Donatello conferisce alla figura un’espressione naturale e pensierosa, con la testa lievemente inclinata
verso il basso, mentre il corpo è piegato in una posa innaturale, derivata dalla scultura policletea.

Donatello si fa uso della luce per la maggiore modellazione del corpo. La luce infatti sottolinea le curve
del corpo, mettendo in ombra i suoi piedi e la testa del gigante.

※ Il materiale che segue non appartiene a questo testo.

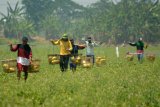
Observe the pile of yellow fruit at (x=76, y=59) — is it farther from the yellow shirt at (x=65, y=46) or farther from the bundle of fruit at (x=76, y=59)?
the yellow shirt at (x=65, y=46)

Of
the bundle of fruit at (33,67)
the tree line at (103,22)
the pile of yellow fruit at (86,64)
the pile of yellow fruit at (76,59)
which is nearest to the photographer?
the bundle of fruit at (33,67)

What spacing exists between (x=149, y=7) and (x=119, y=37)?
9573 mm

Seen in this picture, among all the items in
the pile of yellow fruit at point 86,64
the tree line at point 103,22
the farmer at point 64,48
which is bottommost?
the pile of yellow fruit at point 86,64

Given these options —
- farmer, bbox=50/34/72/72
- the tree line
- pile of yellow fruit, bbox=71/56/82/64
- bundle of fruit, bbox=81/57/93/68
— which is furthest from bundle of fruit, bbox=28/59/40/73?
the tree line

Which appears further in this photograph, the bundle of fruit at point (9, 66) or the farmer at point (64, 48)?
the farmer at point (64, 48)

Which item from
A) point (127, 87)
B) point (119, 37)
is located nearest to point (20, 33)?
point (119, 37)

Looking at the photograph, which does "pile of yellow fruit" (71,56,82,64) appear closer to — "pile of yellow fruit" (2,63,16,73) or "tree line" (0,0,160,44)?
"pile of yellow fruit" (2,63,16,73)

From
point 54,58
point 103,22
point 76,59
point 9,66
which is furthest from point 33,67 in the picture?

Tutto ciò dà alla statua una grande
naturalezza.

Masaccio
Masaccio naque a Castel San Giovanni in Altura nel 1401. Viene descritto come una persona sempre
molto assorbito nelle sue opere e nelle proprie attività creative che si disinteressava completamente per
tutto il resto.

Su questo artista non si conoscono molte notizie biografiche, si sa solo che suo padre morì e in seguito
si trasferì a Firenze con sua madre e i suoi fratelli, dove avvenne la sua formazione artistica.

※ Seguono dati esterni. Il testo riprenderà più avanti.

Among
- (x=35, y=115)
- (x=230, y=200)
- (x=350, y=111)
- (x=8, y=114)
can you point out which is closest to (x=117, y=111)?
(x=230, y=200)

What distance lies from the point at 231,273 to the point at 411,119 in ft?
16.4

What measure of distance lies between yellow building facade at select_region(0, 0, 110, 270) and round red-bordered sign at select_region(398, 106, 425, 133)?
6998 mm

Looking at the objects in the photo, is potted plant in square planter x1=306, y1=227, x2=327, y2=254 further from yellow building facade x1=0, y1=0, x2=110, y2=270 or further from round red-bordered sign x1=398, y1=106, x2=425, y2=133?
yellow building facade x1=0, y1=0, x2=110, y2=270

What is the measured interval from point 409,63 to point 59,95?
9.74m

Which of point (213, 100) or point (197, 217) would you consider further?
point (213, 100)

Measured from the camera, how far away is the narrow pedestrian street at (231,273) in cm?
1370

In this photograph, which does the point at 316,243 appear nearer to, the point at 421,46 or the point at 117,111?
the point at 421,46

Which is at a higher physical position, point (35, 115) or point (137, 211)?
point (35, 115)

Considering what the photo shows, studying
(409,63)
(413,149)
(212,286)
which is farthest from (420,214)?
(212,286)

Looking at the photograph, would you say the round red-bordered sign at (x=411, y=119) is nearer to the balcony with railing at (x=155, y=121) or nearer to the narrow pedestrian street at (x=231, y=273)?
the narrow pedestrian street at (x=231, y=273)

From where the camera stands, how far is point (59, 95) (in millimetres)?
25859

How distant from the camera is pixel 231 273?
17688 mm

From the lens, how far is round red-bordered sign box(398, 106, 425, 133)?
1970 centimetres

Riallacciandosi a Giotto e ai suoi seguaci, Masaccio concepisce una pittura del tutto nuova e diventa il
terzo punto di riferimento per la rivoluzione artistica di quest’epoca.

Masaccio compii diversi viaggi a Pisa e infine anche a Roma dove morì inaspettatamente a 27 anni.

Sant’Anna Metterza

Nonostante la sua vita corta, Masaccio completa molte opere, sia a tempera su tela, sia as affresco.

Sant’Anna Metterza nasce come collaborazione tra Masaccio e Masolino. Si tratta di una pala d’altare
commissionata per la chiesa di Sant’Ambrogio.

Tre angeli reggono un prezioso drappo sulla spalliera del trono. Il drappo è fatto di una stoffa prodotta
esclusivamente dai Bonamici, la famiglia che ha commissionato il quadro. Quindi si tratterebbe quasi
di una promozione pubblicitaria.
Sul trono è seduta la Madonna con in grembo il bambino. Sant’Anna, la madre di Maria, è in piedi
dietro di loro. Ai lati del trono stanno altri due angeli.

Maria, dipinta da Masaccio, è una figura massiccia e sicura al centro dell’opera. Le poche pieghe
semplici del vestito fanno pensare alla naturalezza del Rinascimento.

Grazie alla technica del chiaro scuro, i personaggi di Masaccio tendono ad occupare un volume
proprio, e quindi uno spazio invece di una superficie.

Cacciata dal Paradiso Terrestre

Questo affresco, presente nel secondo registro del pilastro di sinistra dell’arco di accesso della cappella
Brancacci, raffigura Adamo ed Eva nel momento in cui l’angelo di Dio li caccia dall’Eden.
I personaggi sono raffigurati nudi, con volumetrie massicce ma naturali e realistiche grazie all’uso del
chiaroscuro.

Hanno appena varcato la porta del Paradiso Terrestre e piangono disperati dalla vergogna, adamo si
copre il volto mentre quello di Eva è aperto in un’espressione di dolore. Si copre il seno e il pube, una
posa ispirata alla tipologia di scultura Venus pudica.

Lo sfondo è brullo, per evidenziare le figure in primo piano ma anche per ricordare ai personaggi e
all’osservatore cosa si sono lasciati dietro.